Quote the items word for word from the line containing "In the photo, between" through the end of the items, leaving out the pictures.

**Data for processing**.
******************************

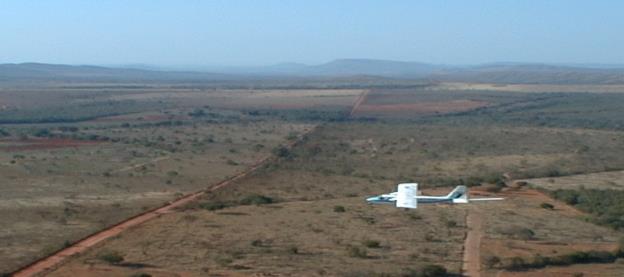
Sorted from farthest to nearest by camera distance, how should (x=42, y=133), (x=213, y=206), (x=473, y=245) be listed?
(x=42, y=133) → (x=213, y=206) → (x=473, y=245)

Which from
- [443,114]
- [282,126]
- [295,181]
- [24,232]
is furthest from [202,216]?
[443,114]

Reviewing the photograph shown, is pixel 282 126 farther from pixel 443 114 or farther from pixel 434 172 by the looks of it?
pixel 434 172

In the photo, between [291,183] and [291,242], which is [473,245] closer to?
[291,242]

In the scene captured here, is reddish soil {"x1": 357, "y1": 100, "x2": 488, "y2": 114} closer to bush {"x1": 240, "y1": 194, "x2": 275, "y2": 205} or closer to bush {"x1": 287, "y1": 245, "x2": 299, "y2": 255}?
bush {"x1": 240, "y1": 194, "x2": 275, "y2": 205}

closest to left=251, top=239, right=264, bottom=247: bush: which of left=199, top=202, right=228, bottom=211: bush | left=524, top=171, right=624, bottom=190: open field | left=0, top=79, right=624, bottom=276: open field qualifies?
left=0, top=79, right=624, bottom=276: open field

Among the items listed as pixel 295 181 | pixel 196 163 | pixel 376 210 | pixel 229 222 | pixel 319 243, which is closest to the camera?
pixel 319 243

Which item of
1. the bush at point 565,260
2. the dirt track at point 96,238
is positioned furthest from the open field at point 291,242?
the bush at point 565,260

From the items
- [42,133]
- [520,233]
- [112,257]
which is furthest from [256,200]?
[42,133]
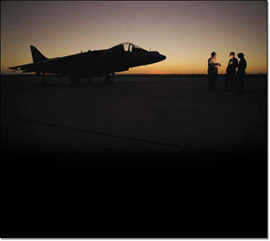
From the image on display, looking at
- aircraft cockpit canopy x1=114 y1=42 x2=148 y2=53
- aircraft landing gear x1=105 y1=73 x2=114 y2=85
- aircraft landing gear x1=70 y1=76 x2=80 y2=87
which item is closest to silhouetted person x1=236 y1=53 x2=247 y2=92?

******************************

**Solution below**.
In the photo, between [291,183] and [291,242], which is [473,245] closer to?
[291,242]

In the scene captured here, is reddish soil {"x1": 357, "y1": 100, "x2": 488, "y2": 114} closer to bush {"x1": 240, "y1": 194, "x2": 275, "y2": 205} or closer to bush {"x1": 287, "y1": 245, "x2": 299, "y2": 255}?
bush {"x1": 240, "y1": 194, "x2": 275, "y2": 205}

closest to left=251, top=239, right=264, bottom=247: bush: which of left=199, top=202, right=228, bottom=211: bush | left=524, top=171, right=624, bottom=190: open field | left=0, top=79, right=624, bottom=276: open field qualifies?
left=0, top=79, right=624, bottom=276: open field

Among the items listed as pixel 295 181 | pixel 196 163 | pixel 376 210 | pixel 229 222 | pixel 319 243, which is closest to the camera?
pixel 319 243

Which item of
1. the bush at point 565,260
2. the dirt track at point 96,238
is positioned furthest from the open field at point 291,242?
the bush at point 565,260

From the items
- [42,133]
- [520,233]
- [112,257]
which is furthest from [256,200]?
[42,133]
From the image on display, looking at
- aircraft cockpit canopy x1=114 y1=42 x2=148 y2=53
- aircraft landing gear x1=105 y1=73 x2=114 y2=85
- aircraft landing gear x1=70 y1=76 x2=80 y2=87
which item is closest to silhouetted person x1=236 y1=53 x2=247 y2=92?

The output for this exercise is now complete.